**STUDY TEXT:**

Operating System - HP-UX
1833780 Members
2511 Online
110063 Solutions
New Discussion

sed 's/\\//g' < /tmp/wtg1 gives Memory fault(coredump)

 
Wayne Green
Frequent Advisor

sed 's/\\//g' < /tmp/wtg1 gives Memory fault(coredump)

Trying to sed a file with long lines, over 2000 chars a line. Get a core dump trying to get rid of the "\" char.

Any other char is OK - sed 's/\|//g' or sed 's/4//g' or chars enclosing the "\" chars - sed 's/4*05775//g'.

Also get a core dump on occasion searching file for "\" char in more. Try to vi the file but get the line too long message. od -c doesn't show any dodgy chars.

Created a dummy file with "\" chars and sed can find the "\" file and remove or replace them.

Anyone with any ideas
I'll have a beer, thanks
7 REPLIES 7
S.K. Chan
Honored Contributor

Re: sed 's/\\//g' < /tmp/wtg1 gives Memory fault(coredump)

It more of a limit thing. I thing if you got more than 8k in one line it'll core dump on you. Try GNU sed .. it's more robust ..

http://hpux.cs.utah.edu/hppd/hpux/Gnu/sed-3.02/
John Strang
Regular Advisor

Re: sed 's/\\//g' < /tmp/wtg1 gives Memory fault(coredump)

Hi Wayne,

Would it be possible for you to attach a couple of lines of the file as an example? Is it possible that the \ is showing as part of a newline character, \n or a tab \t ?

John
If you never make a mistake you'll never make anything.
Wodisch
Honored Contributor

Re: sed 's/\\//g' < /tmp/wtg1 gives Memory fault(coredump)

Hello,

why don't you simply use "tr" for that:

tr -d "\\" < input.file > output.file

this would delete all backslashes from the input.file - without any problem about line-lenght limits...

Just my $0.02,
Wodisch
Wayne Green
Frequent Advisor

Re: sed 's/\\//g' < /tmp/wtg1 gives Memory fault(coredump)

I've localised the problem to a few different lines, and put this into a separate file to work on. Its wc output is 1 131 2666 /tmp/wtg1.

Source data
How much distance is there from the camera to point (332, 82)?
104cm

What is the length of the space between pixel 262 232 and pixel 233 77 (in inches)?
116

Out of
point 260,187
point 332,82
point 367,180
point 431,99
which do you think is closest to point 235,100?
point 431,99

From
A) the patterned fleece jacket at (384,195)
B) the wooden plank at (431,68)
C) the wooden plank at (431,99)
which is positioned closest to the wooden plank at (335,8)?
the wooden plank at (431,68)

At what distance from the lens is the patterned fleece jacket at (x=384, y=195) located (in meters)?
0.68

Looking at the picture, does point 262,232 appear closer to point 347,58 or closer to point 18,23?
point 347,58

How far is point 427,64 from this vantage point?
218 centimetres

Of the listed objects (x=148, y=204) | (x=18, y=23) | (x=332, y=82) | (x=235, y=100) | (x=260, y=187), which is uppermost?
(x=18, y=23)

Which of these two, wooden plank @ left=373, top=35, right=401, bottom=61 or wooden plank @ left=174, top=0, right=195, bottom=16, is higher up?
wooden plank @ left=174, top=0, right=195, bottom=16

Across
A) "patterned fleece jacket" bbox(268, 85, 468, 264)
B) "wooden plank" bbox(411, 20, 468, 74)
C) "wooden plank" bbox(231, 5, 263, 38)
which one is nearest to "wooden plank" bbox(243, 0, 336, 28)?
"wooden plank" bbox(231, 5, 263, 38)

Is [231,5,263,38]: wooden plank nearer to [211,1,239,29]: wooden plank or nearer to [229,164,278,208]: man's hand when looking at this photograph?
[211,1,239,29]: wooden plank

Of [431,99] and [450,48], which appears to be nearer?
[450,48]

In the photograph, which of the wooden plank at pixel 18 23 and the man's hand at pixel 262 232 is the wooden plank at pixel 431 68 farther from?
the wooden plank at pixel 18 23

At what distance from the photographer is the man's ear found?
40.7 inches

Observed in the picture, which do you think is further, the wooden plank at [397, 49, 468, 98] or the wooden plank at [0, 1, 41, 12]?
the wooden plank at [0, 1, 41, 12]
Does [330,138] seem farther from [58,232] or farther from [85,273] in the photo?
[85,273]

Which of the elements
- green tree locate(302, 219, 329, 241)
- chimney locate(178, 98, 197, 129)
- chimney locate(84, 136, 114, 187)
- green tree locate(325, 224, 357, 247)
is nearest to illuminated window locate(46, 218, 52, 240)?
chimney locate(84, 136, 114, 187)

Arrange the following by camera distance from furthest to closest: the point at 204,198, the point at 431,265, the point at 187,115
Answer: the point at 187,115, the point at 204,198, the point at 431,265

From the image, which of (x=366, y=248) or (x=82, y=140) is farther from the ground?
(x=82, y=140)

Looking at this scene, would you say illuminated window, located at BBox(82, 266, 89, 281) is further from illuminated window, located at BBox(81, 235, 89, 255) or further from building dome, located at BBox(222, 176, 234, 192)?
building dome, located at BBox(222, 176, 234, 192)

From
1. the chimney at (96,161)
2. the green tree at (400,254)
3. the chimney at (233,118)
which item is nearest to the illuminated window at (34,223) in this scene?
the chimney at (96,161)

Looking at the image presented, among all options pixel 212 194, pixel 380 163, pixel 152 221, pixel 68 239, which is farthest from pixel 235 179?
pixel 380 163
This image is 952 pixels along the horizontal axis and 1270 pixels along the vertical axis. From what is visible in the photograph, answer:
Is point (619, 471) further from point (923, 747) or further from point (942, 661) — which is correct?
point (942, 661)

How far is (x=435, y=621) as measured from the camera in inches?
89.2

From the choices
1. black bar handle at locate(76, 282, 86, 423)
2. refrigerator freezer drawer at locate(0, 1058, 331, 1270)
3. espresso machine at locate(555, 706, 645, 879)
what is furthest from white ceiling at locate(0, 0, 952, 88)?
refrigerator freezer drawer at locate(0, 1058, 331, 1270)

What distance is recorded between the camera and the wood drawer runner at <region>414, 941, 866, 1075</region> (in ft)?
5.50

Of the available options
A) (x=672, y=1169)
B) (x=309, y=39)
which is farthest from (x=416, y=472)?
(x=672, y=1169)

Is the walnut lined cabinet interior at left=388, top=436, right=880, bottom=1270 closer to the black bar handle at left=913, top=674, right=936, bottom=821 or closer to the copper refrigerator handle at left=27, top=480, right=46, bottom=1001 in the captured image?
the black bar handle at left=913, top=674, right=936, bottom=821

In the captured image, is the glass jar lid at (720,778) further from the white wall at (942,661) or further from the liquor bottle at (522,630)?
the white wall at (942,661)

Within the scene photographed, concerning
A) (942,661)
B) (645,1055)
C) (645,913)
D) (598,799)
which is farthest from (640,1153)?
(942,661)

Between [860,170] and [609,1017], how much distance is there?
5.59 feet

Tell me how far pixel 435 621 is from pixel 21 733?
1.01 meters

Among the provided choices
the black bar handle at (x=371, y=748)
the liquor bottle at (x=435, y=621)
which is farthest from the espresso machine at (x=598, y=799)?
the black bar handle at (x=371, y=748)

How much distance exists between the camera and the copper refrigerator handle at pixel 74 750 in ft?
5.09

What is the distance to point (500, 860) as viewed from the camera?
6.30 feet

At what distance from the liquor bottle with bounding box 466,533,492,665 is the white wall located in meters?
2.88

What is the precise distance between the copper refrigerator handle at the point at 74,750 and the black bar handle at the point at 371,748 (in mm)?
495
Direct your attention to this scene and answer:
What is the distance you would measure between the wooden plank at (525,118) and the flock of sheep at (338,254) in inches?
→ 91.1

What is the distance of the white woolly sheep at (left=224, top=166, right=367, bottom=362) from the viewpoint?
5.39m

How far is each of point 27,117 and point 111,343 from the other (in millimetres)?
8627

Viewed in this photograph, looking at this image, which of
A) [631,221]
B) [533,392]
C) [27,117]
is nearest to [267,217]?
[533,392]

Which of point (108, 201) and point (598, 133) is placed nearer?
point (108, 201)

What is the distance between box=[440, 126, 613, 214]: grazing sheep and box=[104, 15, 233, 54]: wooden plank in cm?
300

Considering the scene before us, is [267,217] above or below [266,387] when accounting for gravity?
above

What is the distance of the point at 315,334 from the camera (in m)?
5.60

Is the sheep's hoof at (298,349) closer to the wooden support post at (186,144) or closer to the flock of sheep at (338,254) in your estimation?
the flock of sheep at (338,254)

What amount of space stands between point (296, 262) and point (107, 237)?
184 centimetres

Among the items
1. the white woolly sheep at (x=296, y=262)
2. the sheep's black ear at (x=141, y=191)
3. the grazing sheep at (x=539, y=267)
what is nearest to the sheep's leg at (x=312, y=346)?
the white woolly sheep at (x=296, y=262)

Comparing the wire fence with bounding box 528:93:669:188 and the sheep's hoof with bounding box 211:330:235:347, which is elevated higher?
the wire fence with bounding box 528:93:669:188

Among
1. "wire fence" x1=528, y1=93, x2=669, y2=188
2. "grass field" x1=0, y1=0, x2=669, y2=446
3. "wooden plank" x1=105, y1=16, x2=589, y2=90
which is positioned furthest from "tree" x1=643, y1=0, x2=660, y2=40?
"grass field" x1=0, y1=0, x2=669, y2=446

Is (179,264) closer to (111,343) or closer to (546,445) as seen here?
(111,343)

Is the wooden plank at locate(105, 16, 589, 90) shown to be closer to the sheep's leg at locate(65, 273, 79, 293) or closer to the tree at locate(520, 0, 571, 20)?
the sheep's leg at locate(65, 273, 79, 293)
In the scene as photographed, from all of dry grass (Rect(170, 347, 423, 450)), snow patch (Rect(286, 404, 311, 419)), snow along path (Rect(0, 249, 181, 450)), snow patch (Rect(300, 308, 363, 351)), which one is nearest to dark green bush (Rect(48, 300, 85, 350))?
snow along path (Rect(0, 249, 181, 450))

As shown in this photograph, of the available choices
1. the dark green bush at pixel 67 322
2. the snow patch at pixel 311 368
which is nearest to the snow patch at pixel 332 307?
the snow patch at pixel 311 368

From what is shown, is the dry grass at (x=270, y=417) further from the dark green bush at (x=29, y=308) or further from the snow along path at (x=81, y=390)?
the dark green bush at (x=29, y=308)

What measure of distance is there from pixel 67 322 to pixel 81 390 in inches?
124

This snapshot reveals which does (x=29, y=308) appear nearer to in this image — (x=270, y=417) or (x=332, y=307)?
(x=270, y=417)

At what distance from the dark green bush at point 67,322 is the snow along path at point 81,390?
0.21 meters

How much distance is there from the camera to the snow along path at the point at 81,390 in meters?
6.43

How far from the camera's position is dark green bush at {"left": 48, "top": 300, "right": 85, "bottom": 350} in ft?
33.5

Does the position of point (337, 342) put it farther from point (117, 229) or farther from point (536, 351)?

**TASKS:**
1. In the forum thread on the sed memory fault, why does Wodisch suggest using tr instead of sed to remove the backslashes?
2. Go on with the forum thread on the sed memory fault from the point where it stops.

**TASK-BY-TASK OUTPUTS:**
1. He says the command tr -d "\\" would delete all backslashes from the input file without running into any problem with line-length limits.

2.
The previous 2 lines are OK wc output is 2 247 5306 /tmp/wtg2 so it doesn't seem to be a size limit.

od -c output of the lines with \ in below, dunno if it'll be readable though

0004640 | 1 | p r z e l - 1 1 1 0 0 0 4
0004660 5 2 8 5 4 \ 0 1 \ 0 5 7 7 5
0004700 |
0004720 3 3 8 1 5 | 0 |
0004740 0 | 0 | 0 | 0 |
0004760 | 1 | 5 1 2 6
0005000 | 1 | 0 | 0 | 5 2 4 0 3 0
0005020 3 3 7 5 | R 0 1 1 5 6
0005040 6 0 1 0 | 1 0 1 0 1 0
0005060 2 3 | 2 6 - 1 3 9 - | | N | 0
0005100 0 2 7 3 9 6 2 0 4 5 5 | 1 1 4 0
0005120 1 0 1 0 0 0 2 7 3 9 6 2 0 4 5 5
0005140 2 5 2 1 0 0 | 6 8 \n
0005152

wodisch tried your suggestion, no core dump but it didn't find the "\" char. No change to output.

Thanks for your interest.
I'll have a beer, thanks
H.Merijn Brand (procura
Honored Contributor

Re: sed 's/\\//g' < /tmp/wtg1 gives Memory fault(coredump)

Unless you want to translate \010 to the corresponding value, and just realy just want to drop the \, Wodish' tr should work, as would

# perl -pe 'tr/\\//d' infile >outfile

if you want to translate octals, you could use

# perl -pe 's/\\([0-7]+)/oct$1/ge' infile >outfile
Enjoy, Have FUN! H.Merijn
Wayne Green
Frequent Advisor

Re: sed 's/\\//g' < /tmp/wtg1 gives Memory fault(coredump)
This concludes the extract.